Perception of VR use
The perception of students was assessed with an adapted tool from Peart et al(41) study. The tool was developed based on the Technology Acceptance Model (TAM) and includes 6 items on a 7-point Likert scale (strongly disagree, disagree, somewhat disagree, cannot decide, somewhat agree, agree, and strongly agree) and 2 open ended questions. However, to fit in our study, only one of the open-ended questions was retained (is there a way that the use of X could be improved). The tool was forward and back translated by the researchers, and an additional two questions (1. How was the comfort and ease of understanding of VR; 2. If you notice anything else or have any impressions, please write it down) were added to the open-ended questions. In Peart et al(41), the Cronbach alpha was > 0.7. As the tool was translated and adapted, the Cronbach alpha in this study is 0.61
The safety questionnaire was developed to explore the side effects of using the VR. The VR sickness symptoms explored in the questionnaire were based on the Meta Quest 2 health and safety manual and other VR studies(20, 26, 42, 43). It consisted of two questions (1) did you have any symptoms (2) please, pick all that applies. Ten symptoms were provided as option with an “other” option to allow for free answer.
Ethical consideration
The study was conducted according to the Declaration of Helsinki and the Ethical Guidelines on Clinical Studies of the Ministry of Health, Labor and Welfare of Japan. This study was reviewed and approved by the Hiroshima University Epidemiological Ethics Review Committee (E2023-0054). One of the researchers who is not part of the adult health nursing course explained the study purpose and data collection procedure, and consent was received from students agreeing to secondary use of the data. It was explained that not consenting to the provision of data obtained in class would not affect the class grade in any way, and there would be no disadvantage on the part of the students; a written informed consent was obtained from all the students.

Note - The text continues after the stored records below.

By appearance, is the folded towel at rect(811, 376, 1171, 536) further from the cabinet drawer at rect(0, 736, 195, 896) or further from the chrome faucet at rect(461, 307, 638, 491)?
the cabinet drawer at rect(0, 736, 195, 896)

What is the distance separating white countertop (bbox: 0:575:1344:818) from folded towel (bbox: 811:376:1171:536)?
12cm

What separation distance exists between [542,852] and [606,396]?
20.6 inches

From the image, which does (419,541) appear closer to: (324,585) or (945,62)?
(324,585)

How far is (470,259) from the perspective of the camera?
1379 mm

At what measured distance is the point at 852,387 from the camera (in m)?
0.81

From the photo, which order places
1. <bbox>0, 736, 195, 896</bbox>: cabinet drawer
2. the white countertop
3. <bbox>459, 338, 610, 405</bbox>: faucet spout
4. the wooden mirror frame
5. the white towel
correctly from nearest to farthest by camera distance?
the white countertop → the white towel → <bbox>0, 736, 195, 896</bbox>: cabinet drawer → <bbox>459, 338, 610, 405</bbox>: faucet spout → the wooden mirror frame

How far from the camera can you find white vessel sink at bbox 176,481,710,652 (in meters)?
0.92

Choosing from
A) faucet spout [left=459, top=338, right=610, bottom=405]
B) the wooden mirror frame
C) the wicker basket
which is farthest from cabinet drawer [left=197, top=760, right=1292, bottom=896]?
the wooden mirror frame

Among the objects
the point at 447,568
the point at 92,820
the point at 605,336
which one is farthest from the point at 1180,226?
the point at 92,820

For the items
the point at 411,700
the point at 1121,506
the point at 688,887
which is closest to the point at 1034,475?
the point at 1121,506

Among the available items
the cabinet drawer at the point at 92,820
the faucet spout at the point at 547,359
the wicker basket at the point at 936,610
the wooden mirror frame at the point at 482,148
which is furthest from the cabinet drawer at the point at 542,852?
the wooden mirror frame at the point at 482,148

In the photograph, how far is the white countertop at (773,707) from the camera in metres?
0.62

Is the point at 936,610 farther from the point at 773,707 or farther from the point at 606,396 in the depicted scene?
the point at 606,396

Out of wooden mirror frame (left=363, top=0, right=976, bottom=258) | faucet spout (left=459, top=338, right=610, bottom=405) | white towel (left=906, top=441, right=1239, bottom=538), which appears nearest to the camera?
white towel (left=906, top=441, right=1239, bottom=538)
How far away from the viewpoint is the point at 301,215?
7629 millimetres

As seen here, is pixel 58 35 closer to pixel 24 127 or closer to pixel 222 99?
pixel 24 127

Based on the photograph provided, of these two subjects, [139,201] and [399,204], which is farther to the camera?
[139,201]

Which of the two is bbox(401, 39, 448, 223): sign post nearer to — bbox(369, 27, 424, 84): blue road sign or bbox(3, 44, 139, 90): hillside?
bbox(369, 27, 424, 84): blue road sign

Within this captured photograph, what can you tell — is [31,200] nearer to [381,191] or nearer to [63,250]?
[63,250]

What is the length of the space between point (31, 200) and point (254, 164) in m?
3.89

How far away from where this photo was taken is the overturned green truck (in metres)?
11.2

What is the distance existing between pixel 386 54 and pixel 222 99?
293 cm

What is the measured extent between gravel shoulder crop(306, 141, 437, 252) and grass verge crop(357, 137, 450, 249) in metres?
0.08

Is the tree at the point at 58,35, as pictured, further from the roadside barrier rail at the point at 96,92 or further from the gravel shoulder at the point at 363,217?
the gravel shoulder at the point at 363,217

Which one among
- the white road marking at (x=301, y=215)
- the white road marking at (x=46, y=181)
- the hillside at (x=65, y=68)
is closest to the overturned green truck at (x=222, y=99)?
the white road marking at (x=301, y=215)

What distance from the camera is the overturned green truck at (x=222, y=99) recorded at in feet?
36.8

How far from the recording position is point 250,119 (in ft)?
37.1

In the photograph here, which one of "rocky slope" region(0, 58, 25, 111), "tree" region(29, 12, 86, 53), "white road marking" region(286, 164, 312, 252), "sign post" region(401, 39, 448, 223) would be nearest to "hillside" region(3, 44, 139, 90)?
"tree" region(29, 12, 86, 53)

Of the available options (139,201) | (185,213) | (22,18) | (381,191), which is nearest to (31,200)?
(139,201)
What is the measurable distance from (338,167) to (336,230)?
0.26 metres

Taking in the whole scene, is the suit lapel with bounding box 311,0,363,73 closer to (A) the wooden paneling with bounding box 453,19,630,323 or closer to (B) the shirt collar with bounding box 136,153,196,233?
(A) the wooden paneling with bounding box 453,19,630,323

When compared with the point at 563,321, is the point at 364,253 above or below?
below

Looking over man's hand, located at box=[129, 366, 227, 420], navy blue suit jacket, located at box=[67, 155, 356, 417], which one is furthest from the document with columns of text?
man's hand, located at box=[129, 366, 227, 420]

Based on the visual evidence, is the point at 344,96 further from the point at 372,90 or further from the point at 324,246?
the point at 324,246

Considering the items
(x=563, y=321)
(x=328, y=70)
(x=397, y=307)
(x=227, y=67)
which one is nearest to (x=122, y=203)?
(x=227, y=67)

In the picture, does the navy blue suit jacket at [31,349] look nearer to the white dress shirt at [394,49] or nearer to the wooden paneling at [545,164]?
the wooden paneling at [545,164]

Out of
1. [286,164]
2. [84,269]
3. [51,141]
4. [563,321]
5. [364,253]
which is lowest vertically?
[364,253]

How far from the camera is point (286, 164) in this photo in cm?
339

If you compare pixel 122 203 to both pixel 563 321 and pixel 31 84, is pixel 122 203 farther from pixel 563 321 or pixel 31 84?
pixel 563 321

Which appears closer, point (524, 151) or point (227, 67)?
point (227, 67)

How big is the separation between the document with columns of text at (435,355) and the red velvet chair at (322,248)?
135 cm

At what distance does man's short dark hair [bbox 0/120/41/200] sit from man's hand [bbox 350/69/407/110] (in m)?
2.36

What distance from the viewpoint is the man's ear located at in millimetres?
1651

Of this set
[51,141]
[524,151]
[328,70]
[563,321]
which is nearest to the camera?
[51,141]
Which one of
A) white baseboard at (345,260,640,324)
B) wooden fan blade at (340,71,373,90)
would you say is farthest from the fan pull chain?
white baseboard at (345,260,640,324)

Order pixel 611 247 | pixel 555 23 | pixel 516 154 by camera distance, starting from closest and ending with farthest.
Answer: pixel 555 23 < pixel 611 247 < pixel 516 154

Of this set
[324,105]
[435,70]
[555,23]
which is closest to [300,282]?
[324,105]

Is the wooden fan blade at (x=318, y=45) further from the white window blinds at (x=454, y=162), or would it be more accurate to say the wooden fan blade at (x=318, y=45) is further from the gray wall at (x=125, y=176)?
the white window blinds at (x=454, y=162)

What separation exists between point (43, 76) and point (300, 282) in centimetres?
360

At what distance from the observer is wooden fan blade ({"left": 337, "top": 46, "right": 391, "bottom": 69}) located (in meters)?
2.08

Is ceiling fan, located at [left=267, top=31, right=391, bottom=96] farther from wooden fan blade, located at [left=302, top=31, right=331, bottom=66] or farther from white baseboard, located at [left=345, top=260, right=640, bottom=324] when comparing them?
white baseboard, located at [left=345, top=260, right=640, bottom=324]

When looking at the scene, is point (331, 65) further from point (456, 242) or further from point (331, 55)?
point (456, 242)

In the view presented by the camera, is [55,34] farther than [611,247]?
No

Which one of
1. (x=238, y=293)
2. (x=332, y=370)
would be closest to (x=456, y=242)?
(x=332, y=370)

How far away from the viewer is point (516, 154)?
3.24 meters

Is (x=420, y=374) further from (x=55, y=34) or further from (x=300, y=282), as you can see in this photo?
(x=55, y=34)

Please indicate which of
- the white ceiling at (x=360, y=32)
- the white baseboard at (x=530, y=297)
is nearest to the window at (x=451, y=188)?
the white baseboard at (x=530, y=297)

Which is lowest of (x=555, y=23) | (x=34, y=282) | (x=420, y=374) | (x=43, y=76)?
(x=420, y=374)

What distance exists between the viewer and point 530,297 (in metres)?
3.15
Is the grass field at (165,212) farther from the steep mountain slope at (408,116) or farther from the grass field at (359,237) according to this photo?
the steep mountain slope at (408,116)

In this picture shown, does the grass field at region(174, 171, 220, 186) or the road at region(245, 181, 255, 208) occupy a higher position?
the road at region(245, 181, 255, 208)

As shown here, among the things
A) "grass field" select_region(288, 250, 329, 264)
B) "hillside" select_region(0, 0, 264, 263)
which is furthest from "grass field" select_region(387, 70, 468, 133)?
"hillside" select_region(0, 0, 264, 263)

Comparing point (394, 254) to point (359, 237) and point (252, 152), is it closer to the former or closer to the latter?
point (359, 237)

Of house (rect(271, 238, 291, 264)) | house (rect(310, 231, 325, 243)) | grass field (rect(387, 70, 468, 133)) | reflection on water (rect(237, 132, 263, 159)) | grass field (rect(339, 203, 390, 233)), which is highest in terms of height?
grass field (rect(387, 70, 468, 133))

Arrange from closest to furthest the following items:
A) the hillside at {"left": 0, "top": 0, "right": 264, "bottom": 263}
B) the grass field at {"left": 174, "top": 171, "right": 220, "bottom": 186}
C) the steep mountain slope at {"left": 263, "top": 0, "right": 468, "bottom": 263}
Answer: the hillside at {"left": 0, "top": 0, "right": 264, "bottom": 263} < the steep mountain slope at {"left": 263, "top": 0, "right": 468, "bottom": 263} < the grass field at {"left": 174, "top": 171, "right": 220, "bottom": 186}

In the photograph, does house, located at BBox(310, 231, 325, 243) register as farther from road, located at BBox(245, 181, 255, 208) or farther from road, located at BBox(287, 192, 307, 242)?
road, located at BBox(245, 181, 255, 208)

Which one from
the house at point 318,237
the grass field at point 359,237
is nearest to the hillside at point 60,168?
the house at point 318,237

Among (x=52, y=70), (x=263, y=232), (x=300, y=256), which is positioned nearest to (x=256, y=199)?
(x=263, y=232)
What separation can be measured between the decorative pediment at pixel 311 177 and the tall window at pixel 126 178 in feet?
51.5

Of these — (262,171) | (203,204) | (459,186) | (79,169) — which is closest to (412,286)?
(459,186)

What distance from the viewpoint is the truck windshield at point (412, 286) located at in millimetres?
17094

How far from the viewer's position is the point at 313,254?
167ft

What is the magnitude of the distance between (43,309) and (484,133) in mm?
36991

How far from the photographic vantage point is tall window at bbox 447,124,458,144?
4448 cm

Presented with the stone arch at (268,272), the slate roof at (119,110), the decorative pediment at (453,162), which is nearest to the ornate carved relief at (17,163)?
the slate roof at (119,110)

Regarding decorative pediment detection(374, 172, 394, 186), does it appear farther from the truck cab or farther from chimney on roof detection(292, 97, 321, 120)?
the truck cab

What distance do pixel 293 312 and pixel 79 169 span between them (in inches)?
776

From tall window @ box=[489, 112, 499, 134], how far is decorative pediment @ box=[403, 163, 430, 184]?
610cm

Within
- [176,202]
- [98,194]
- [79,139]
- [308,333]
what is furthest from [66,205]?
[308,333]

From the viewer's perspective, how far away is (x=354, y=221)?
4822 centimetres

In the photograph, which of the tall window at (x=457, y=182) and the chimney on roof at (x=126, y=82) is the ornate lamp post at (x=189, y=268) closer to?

Therefore, to ensure the class instructors would not be able to know which students had consented, consent procedure and data extraction were done by the research coordinator.
Data analysis
Data analysis was performed with JMP, Pro 17 (SAS Institute Inc., Cary, NC, 1989–2023). Due to the non-normal distribution, descriptive data was presented in median, quartile, frequency, and percentage. Wilcoxon rank-sum test was used to compare the two groups in skill, knowledge, satisfaction, and confidence. The perception was presented as frequency, and percentages based on the level of agreement on the Likert scale; the open-ended questions were analyzed following the conceptual content analysis method to describe the attitudinal and behavioral responses of the students toward the 360 VR video. The VR side effects was presented as frequency and percentage. The level of statistical significance was considered at 0.05.